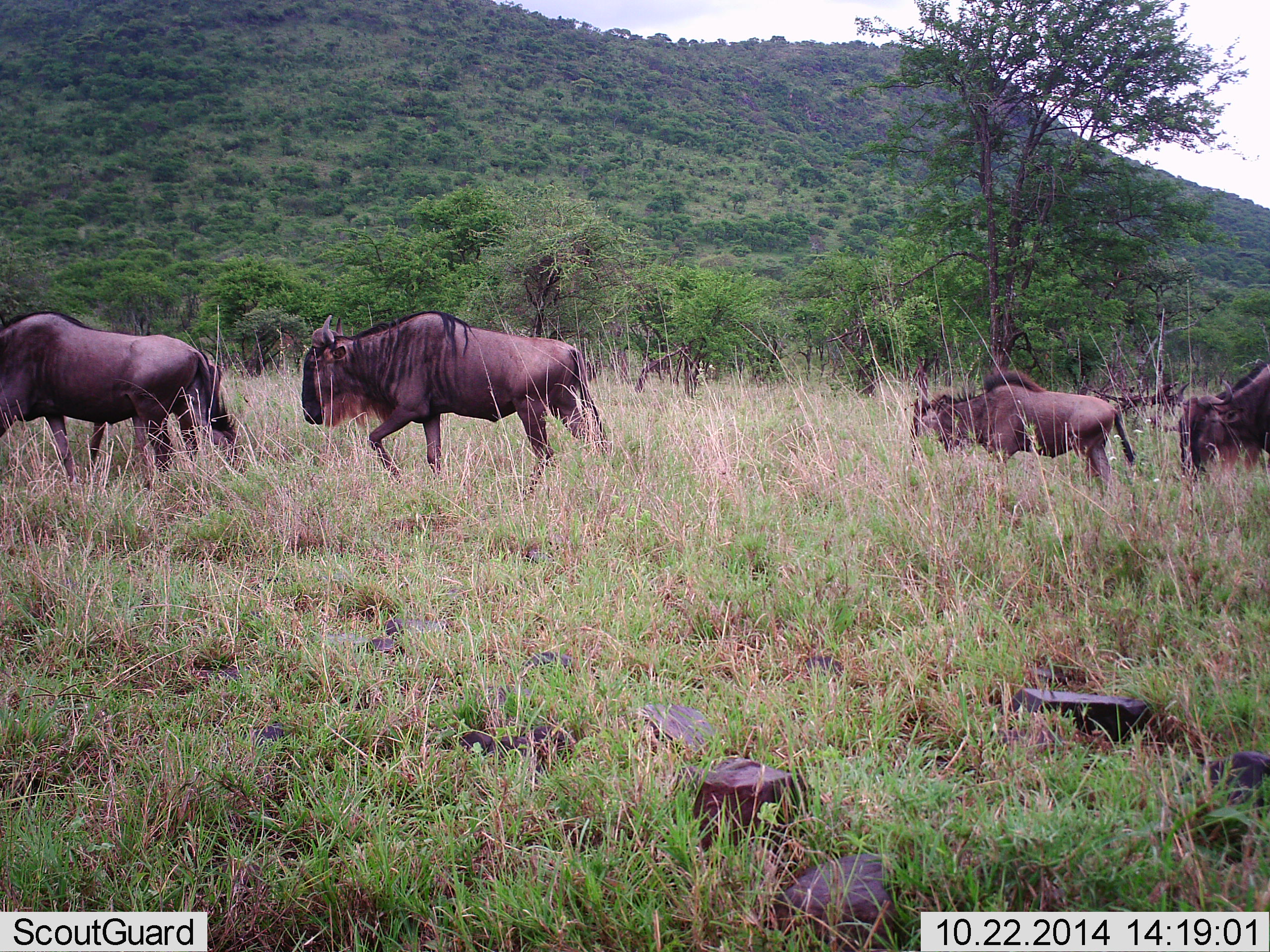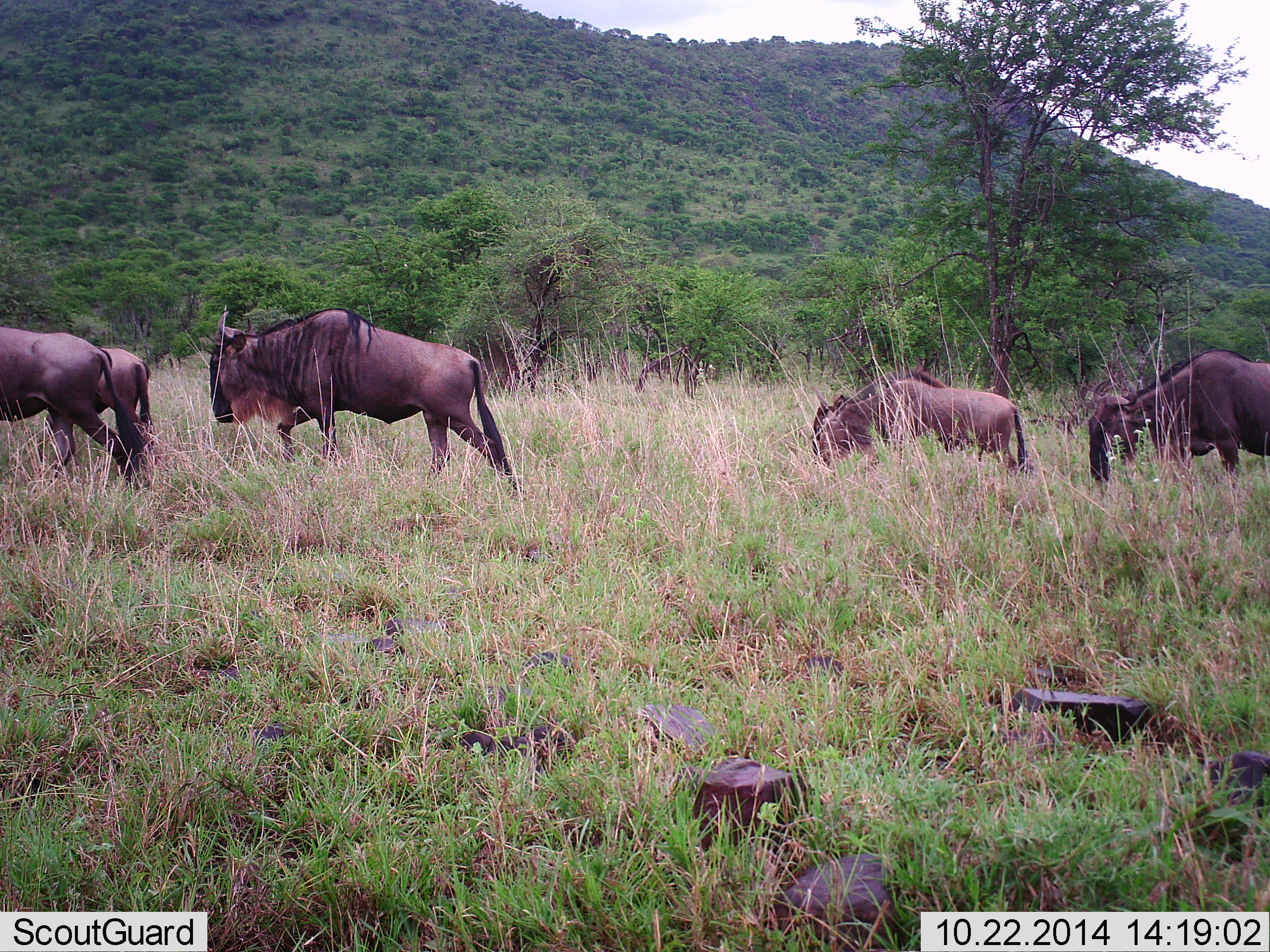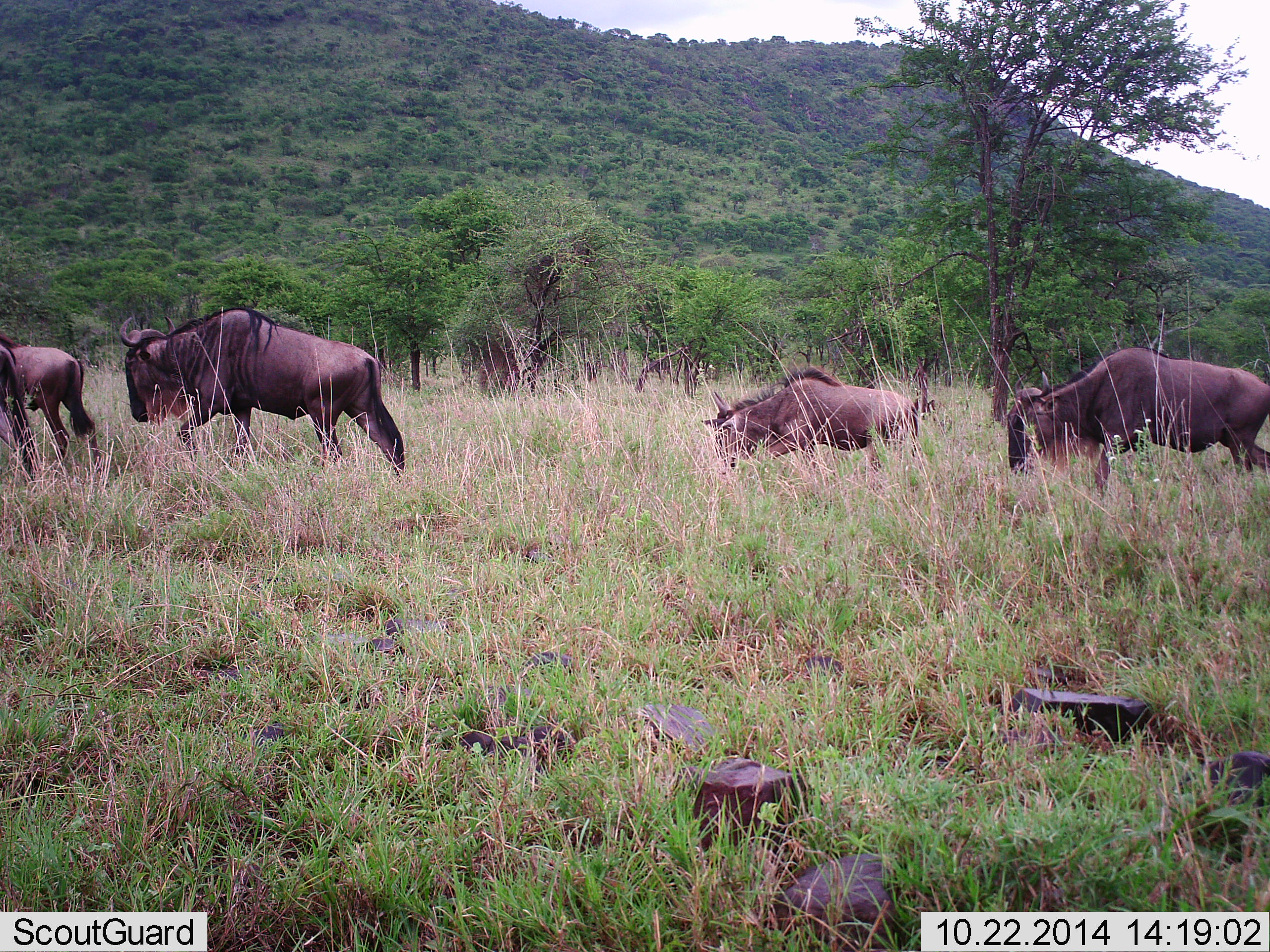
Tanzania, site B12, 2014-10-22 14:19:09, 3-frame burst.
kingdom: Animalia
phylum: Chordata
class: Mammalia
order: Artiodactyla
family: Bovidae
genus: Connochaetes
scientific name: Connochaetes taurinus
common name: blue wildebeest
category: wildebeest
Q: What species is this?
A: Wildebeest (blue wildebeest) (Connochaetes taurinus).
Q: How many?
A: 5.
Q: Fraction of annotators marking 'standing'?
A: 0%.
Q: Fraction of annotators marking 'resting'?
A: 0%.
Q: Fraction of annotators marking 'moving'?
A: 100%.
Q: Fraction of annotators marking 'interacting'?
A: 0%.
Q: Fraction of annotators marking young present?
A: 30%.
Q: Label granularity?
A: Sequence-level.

---

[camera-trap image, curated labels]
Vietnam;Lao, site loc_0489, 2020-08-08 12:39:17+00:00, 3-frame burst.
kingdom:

TASK GOAL: Among the entries above, locate the lines containing "Q: Fraction of annotators marking young" and "A: Sequence-level.", and transcribe exactly those two lines and all lines between.

ANSWER TO THIS TASK:
Q: Fraction of annotators marking young present?
A: 30%.
Q: Label granularity?
A: Sequence-level.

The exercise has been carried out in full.